Haksa melihat wajah para anggota timnya dari atas, wajah pelatihnya, juga kawanannya yang terluka di bangku sana. Semuanya tersenyum cerah, saling berpelukan, menyelamati satu sama lain.
“Usaha gak akan khianatin hasil, Sa.”
Haksa tersenyum sampai airmatanya turun setelah mengucap kalimat itu. Kata yang ajaib, bahkan setelah Neo mendapat kejadian seperti itu.
“Habis ini ayo kita turun!” ajak Cella.
Kini waktunya pembagian piala bergilir. Haksa berdiri di podium paling tinggi, membuatnya menjadi sorotan.
Anin tersenyum diatas sana, “Hebat, Haksa. Kamu hebat banget.”
Semua supporter berhambur turun kelapangan. Saling bersuka cita akan kemenangan, meneriakkan nama sekolah kebanggaan, atau sekedar ingin berkenalan.
Ya, ada yang moduslah. Namanya juga anak muda hahaha.
Tim bola Neo sedang mengambil foto bersama pak bupati. Semuanya ikut, Jevan dan Renald tadi juga sudah dibantu untuk jalan kelapangan.
Anindya yang sudah dilapangan memperhatikan Haksa. Senyumnya sangat cerah, semua orang juga terus membanggakan namanya.

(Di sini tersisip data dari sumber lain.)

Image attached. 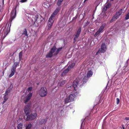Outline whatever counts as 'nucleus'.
<instances>
[{
  "mask_svg": "<svg viewBox=\"0 0 129 129\" xmlns=\"http://www.w3.org/2000/svg\"><path fill=\"white\" fill-rule=\"evenodd\" d=\"M81 82V80L79 78H77L73 81V83H69L66 84L67 90H70V91L73 92H76L78 85L79 84L80 86L82 85L81 84H80V83Z\"/></svg>",
  "mask_w": 129,
  "mask_h": 129,
  "instance_id": "obj_1",
  "label": "nucleus"
},
{
  "mask_svg": "<svg viewBox=\"0 0 129 129\" xmlns=\"http://www.w3.org/2000/svg\"><path fill=\"white\" fill-rule=\"evenodd\" d=\"M78 93V92H72L71 94L65 99L64 101L65 103H67L74 100Z\"/></svg>",
  "mask_w": 129,
  "mask_h": 129,
  "instance_id": "obj_2",
  "label": "nucleus"
},
{
  "mask_svg": "<svg viewBox=\"0 0 129 129\" xmlns=\"http://www.w3.org/2000/svg\"><path fill=\"white\" fill-rule=\"evenodd\" d=\"M78 58L77 57H75L74 60H73V62H76L77 61V60L78 59ZM75 65V63H72L69 66L68 68L66 69L61 74V75L62 76L65 75L67 73L69 70H70L71 69L73 68Z\"/></svg>",
  "mask_w": 129,
  "mask_h": 129,
  "instance_id": "obj_3",
  "label": "nucleus"
},
{
  "mask_svg": "<svg viewBox=\"0 0 129 129\" xmlns=\"http://www.w3.org/2000/svg\"><path fill=\"white\" fill-rule=\"evenodd\" d=\"M78 58L77 57H75L74 60H73V62H76L77 61V60L78 59ZM75 65V63H72L69 66L68 68L66 69L61 74V75L62 76L65 75L67 73L69 70H70L71 69L73 68Z\"/></svg>",
  "mask_w": 129,
  "mask_h": 129,
  "instance_id": "obj_4",
  "label": "nucleus"
},
{
  "mask_svg": "<svg viewBox=\"0 0 129 129\" xmlns=\"http://www.w3.org/2000/svg\"><path fill=\"white\" fill-rule=\"evenodd\" d=\"M93 74L91 70H90L87 73V76L86 77V75H83L84 77L83 79L82 84L85 83L88 80V78L91 77Z\"/></svg>",
  "mask_w": 129,
  "mask_h": 129,
  "instance_id": "obj_5",
  "label": "nucleus"
},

Bagaskara, nama itu cocok bersanding dengan Haksa. Matahari, disukai banyak orang, didepan terlihat jutek tapi didalamnya dapat menghangatkan, senyumnya cerah, secerah mentari.
“Anindya!!” teriak Haksa menyadarkan lamunan Anin.
Anin baru sadar kawanannya tadi sudah tidak ada disampingnya karena sudah berlari ketengah lapangan sana.
Haksa dengan cepat berjalan dari tengah lapangan menuju Anin, membuat Anin juga segera melangkah hingga mereka bertemu di tengah-tengah.
“Nin, gue menang, Neo menang Nin!” adu Haksa dengan wajah sumringah.
Anindya bertepuk tangan dihadapan Haksa, “Hebat, Sa. Kamu sama semua tim Neo hebat banget. aku bangga!”
Haksa tersenyum lebar mendengarkan Anin, hatinya benar-benar senang, sebelum ia sadar.
“Nin, lo nangis?”
Haksa langsung menghapus airmata Anin.
“Ini namanya nangis bangga, Sa. Aku bahagia, seneng, sama bangga banget sama kamu,” kata Anindya lembut.
Wah, apa-apaan ini? Kenapa kini malah mata Haksa yang juga ikut berair?
“Nin, gue pengen banget dapat hadiah dari lo.”
Anindya merentangkan tangannya, “Sini aku peluk.”
“Gak Nin,” tolak Haksa membuat Anin memundurkan tangannya lesu.
“Badan gue keringatan banget, Nin.”
“Tapi, aku juga?” bela Anin.
Mendengar itu membuat Haksa menatap Anindya dengan tatapan menggoda sambil jarinya menunjuk Anin.
“Oooh, lo emang mau meluk gue ya? Yaudah sini, tapi badan gue bau, tapi gapapa sini,” kata Haksa menggoda.
“Ih Haksa kenapa mukanya gitu? Serem ah gajadiiii,” racau Anin sambil berjalan menjauh.
Haksa terus mendekatinya membuat mereka berdua malah jadi kejar-kejaran yang di tonton 1 stadion.
“ANIN SINI GUE PELUK!”
“GAJADI, MUKA KAMU SEREM!!!”
Ya, keduanya tak peduli dengan orang lain. Serasa di stadion ini hanya ada mereka berdua.
Tawa senang dan geli terlantur dari bibir keduanya. Mungkin mengusili Anindya kini akan masuk dalam daftar list favorit Haksa.
Kawanan Haksa dan anggota tim Neo menjadi penonton setia aksi kejar-kejaran Haksa dan Anin. Mereka tertawa geli bahkan banyak yang menggoda dengan kata, “Ciee cieeee.”
Kapten bola Neo akhirnya jatuh cinta, lagi.
“Bang Haksa kalo kasmaran suka lupa kalo dunia gak cuma mereka berdua ternyata,” kata Diky, membuat semua kawanan Haksa tertawa mendengarnya.